What time should you hear the time gun fired at 1 pm each day from Fort Denison in Sydney Harbour?

Sydney time gun

The view from the time gun on Fort Denison in Sydney Harbour is towards the Opera House. A magnificent view, but it is no longer possible to see Sydney Observatory and its time ball as they are hidden by the building. Image and copyright Nick Lomb ©, all rights reserved

Over the last week there has been a fun discussion in the Sydney Morning Herald’s Column 8 about the one o’clock gun at Fort Denison and the time ball at Sydney Observatory. The discussion began with John Kimpton, of Cremorne Point asking, presumably sarcastically, ‘Am I the only person who enjoys hearing the 1pm Fort Denison gun fire at exactly 12.59pm each day?’. My Sydney Observatory colleague Allan Kreuiter then joined in reassuring readers that the Observatory’s time ball does drop at the correct time one 1 pm and not a minute early. Noting this Column 8 asked ‘Is the gunner at Fort Denison, er, taking his eyes off the ball, perhaps?’

There was a reply in Monday’s (11 April 2011) Column 8 from Bindi Bow, who is an employee at Fort Denison and as part of her duties fires the gun at 1 pm on weekdays.
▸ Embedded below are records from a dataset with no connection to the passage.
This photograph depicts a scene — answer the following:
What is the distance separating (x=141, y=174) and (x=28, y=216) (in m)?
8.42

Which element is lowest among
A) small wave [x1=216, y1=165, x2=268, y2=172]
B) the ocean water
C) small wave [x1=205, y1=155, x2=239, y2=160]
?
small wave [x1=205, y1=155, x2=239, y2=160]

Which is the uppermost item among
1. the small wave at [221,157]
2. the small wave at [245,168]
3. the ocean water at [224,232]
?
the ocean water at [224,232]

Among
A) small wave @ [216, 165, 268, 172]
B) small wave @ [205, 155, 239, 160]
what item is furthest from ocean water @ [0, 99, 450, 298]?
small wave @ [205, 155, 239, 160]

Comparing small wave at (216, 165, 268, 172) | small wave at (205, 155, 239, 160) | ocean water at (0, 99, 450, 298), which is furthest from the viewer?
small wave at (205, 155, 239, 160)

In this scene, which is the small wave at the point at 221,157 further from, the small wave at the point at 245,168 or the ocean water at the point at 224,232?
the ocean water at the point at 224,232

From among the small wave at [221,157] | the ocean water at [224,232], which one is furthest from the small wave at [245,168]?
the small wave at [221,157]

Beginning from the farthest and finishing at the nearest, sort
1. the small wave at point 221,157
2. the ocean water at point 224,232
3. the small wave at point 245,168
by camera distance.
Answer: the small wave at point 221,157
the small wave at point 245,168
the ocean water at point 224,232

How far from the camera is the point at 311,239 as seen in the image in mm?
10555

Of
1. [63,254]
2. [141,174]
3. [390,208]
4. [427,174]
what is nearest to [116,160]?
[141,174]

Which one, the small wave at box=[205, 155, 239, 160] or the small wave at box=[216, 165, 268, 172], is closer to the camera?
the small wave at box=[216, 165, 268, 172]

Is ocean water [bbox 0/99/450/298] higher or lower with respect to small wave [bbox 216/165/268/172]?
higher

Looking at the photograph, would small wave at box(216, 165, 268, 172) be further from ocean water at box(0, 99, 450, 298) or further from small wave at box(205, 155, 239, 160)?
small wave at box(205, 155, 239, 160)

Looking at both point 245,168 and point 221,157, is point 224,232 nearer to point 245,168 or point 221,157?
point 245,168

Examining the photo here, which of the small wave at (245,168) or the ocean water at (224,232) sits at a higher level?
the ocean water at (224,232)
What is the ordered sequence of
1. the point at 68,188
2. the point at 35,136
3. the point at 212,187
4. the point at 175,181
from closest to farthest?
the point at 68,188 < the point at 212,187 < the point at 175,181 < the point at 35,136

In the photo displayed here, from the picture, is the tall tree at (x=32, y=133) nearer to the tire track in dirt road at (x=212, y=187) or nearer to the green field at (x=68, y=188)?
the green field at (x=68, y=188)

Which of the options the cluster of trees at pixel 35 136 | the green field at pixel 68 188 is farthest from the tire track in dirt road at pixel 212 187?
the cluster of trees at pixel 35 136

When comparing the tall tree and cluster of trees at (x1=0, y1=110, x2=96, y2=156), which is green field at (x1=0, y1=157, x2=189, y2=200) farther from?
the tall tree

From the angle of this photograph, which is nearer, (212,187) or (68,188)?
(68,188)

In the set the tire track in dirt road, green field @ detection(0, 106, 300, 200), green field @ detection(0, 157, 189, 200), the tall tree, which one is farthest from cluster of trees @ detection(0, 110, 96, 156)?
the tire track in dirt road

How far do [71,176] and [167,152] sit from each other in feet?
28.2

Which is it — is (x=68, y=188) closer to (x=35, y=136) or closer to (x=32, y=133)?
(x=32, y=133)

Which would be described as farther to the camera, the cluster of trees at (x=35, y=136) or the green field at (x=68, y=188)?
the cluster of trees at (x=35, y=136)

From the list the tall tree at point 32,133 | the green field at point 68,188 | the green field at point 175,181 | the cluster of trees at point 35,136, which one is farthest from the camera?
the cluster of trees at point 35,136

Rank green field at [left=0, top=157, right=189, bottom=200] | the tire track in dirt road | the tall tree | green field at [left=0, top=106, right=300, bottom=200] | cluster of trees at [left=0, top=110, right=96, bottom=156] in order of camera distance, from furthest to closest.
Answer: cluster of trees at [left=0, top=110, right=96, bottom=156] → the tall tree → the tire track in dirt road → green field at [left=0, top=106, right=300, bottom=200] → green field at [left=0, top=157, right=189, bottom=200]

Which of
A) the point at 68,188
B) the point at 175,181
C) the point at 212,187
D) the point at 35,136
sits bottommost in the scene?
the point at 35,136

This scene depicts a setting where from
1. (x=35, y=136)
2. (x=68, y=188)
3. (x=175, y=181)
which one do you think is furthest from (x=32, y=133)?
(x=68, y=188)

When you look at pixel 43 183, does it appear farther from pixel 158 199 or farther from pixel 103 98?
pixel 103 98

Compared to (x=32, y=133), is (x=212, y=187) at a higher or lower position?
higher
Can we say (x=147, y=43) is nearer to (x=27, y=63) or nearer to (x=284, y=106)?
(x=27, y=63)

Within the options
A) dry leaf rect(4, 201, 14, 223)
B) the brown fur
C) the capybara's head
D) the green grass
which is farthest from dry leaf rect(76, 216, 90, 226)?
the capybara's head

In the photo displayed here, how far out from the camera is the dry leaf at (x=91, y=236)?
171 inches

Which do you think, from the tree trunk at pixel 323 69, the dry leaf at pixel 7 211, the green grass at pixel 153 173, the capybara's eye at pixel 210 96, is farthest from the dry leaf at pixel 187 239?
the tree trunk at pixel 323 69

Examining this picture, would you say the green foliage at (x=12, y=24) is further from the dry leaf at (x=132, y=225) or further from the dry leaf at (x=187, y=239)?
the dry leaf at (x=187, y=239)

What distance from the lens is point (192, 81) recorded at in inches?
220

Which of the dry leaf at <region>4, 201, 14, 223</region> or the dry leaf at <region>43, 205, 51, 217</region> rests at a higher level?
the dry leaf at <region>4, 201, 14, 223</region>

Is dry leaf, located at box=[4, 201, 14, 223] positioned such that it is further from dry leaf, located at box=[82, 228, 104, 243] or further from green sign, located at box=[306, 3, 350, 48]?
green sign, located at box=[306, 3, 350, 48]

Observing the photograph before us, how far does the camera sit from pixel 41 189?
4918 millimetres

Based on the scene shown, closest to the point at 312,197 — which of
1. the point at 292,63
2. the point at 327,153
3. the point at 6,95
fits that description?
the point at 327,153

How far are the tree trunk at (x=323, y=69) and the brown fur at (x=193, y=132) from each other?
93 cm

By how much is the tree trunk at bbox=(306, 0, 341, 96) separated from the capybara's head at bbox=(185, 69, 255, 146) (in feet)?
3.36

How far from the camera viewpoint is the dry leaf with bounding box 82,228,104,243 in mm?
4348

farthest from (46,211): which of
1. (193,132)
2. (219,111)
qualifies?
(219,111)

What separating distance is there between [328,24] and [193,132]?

She explains that in the past the gun was fired when the time ball on the Observatory was seen to drop, but that is no longer possible due to the Opera House blocking the view of the ball.

Ms Bow says that she uses the speaking clock available by telephone on 1194 to obtain the time and fires the gun accordingly. Assuming that the provided time is correct (1194 is operated by a private company with reference to UTC (AUS)), what time should the time gun be heard by John Kimpton at Cremorne Point or by anyone else close enough to hear the sound?

Sydney time gun map1

A map indicating the times for sound to travel to different places near Fort Denison and Sydney Harbour. Each concentric circle denotes an extra second of travel time. Drawing Nick Lomb on a Google map of Sydney Harbour

A visual time signal such as from the time ball can be regarded as instantaneous due to the high velocity of light. A sound signal as from a time gun is not, as sound travels much more slowly. In dry air at 20°C temperature it travels at 343 metres per second. Using that figure I prepared the map above showing how long after the firing of the gun it would be heard. Such maps have been prepared for other time guns such as the 1861 map for the gun at Edinburgh. The map indicates that at Cremorne Point the gun should be heard at 1:00 pm and 3 seconds. Note that this does not take into account Ms Bow’s reaction time, any time delays in the gun itself and propagation differences due to temperature changes and wind.

Do you live in the vicinity of Sydney Harbour, can hear the gun fired as well as see the time ball drop at 1 pm? It would be good if you could time the delay from the ball drop to the time you hear the gun and let us know. The above map could then be verified experimentally.

9 responses to “What time should you hear the time gun fired at 1 pm each day from Fort Denison in Sydney Harbour?

  • The 1 o’clock gun today was at 2 minutes past one.

    I live above Kuttabul and our local school bells, St Vincents at Potts Point keeps my daily activities in order too.

    This 2 mins difference is indeed puzzling.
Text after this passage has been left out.